On the water, Jonas Grander’s Elliot 44 CR, Matador, is 25 miles in front of Rob Bottomley’s Mat 12, Sailplane, with the Swedish team having already passed Land’s End and moving up the northerly side of the TSS zone, just two miles behind INO XXX, the IRC One frontrunner in terms of distance to the finish. Twice winner of "Offshore sailor of the year" in Sweden, Matador’s crew has competed in several editions of the Rolex Sydney Hobart Race, the Rolex Middle Sea Race, RORC Caribbean 600 and two Rolex Fastnet Races.
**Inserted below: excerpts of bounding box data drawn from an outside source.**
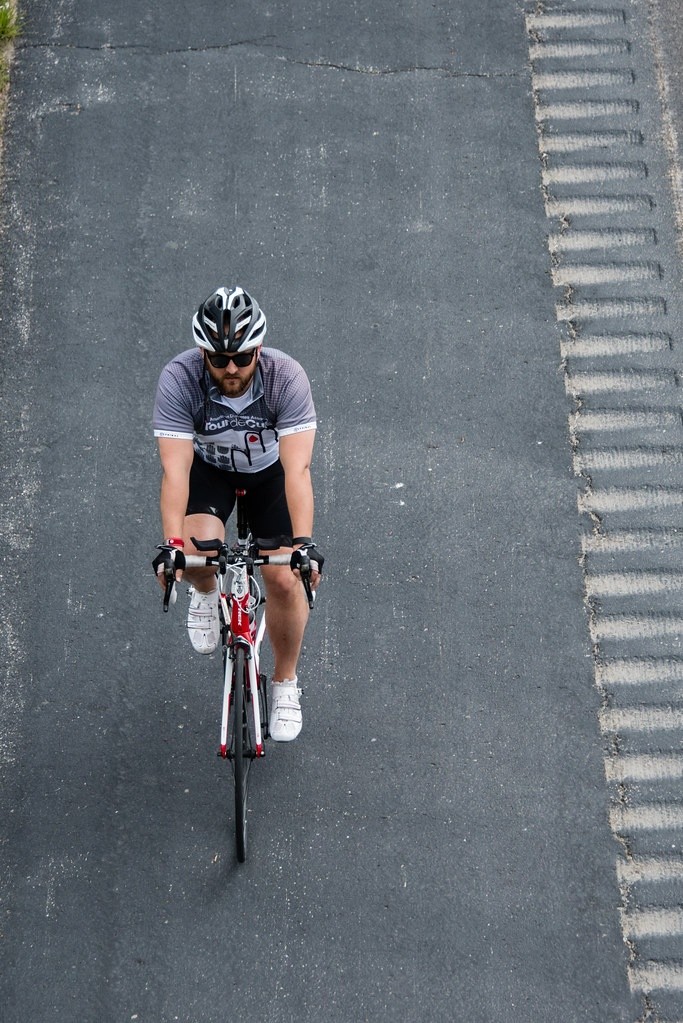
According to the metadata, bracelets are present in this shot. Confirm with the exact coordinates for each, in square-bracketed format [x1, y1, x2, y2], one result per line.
[165, 538, 185, 548]
[293, 537, 313, 545]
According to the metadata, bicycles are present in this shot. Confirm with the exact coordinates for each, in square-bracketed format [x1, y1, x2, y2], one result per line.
[155, 482, 321, 862]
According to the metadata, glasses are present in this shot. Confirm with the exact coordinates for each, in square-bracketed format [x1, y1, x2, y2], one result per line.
[206, 347, 256, 368]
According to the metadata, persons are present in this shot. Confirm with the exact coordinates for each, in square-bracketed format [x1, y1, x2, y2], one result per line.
[152, 288, 325, 742]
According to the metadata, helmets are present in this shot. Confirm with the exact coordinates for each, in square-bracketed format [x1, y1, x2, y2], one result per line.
[192, 286, 267, 356]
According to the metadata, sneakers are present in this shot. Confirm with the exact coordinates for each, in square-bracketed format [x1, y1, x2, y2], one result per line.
[187, 575, 220, 654]
[269, 675, 302, 741]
So it’s no surprise to see the Swedes near the front in such a challenging first 24 hours at sea.
RORC Commodore James Neville has had his HH42, INO XXX, reconfigured with twin rudders and high-clew reaching sails for exactly these heavy-going conditions, the Fastnet Race playing to the strengths of INO XXX’s new optimisations.
“Just passed Land’s End after a tough and bumpy 24 hours,” reported Neville earlier this afternoon, having spent the first phase of the race flying a J4 or J3 headsail. “We settled on the J2 once the wind moderated to less than 20 knots deep in the Channel. We had a glamour sail around Lizard and Land’s End, and now we’re expecting a beat most of the way to the Rock.”
INO XXX sits around half an hour behind the front two on corrected time, and just a nose ahead of Pata Negra, the IRC 46 designed by Marc Lombard which won the Sevenstar Round Britain and Ireland Race in 2018.
INO XXX, owned by RORC Commodore James Neville. © Paul Wyeth/www.pwpictures.com
The big surprise is that there are few French boats currently in the running, in a division where the French are used to being dominant. Among the pre-race favourites were Jacques Pelletier’s Milon 41 L'Ange De Milon which won IRC One in the 2019 edition. She is out after the mainsail track ripped off the mast. Runner-up to Pelletier in 2019 and outright race winner in 2017, Didier Gaudoux’s JND39 Lann Ael 2, has also retired following damage to the mainsail.
François Goubau’s First 47.7 Moana, a mainstay of the Rolex Fastnet Race, broke her forestay and has retired from the race after so many successful finishes for the Goubau family over the years. Such is the way of the Fastnet, and especially the early stages of this edition as the fleet exited the Solent and found themselves crashing through such severe and steep-backed waves.